*Raw data*:
+ + + + + + +

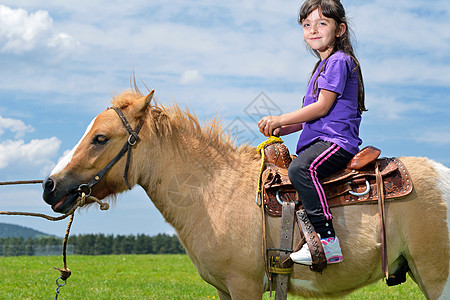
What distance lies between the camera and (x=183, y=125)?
4531mm

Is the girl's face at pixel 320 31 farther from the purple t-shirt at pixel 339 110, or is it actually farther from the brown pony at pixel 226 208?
the brown pony at pixel 226 208

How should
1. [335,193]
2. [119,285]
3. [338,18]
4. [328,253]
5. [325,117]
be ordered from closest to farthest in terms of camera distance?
[328,253] → [335,193] → [325,117] → [338,18] → [119,285]

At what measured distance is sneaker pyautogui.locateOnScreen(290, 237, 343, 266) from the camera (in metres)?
3.94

+ + + + + + +

*Work required*:
Could you copy every row above word for word, leaving out the pictures?

*The answer*:
What distance lies between the camera and (x=183, y=125)?
4531mm

Is the girl's face at pixel 320 31 farther from the purple t-shirt at pixel 339 110, or is it actually farther from the brown pony at pixel 226 208?
the brown pony at pixel 226 208

How should
1. [335,193]
2. [119,285]
3. [338,18]
4. [328,253]
5. [325,117]
be ordered from closest to farthest in terms of camera distance?
[328,253] → [335,193] → [325,117] → [338,18] → [119,285]

At what measured distance is sneaker pyautogui.locateOnScreen(290, 237, 343, 266) from the camera (in metres)?
3.94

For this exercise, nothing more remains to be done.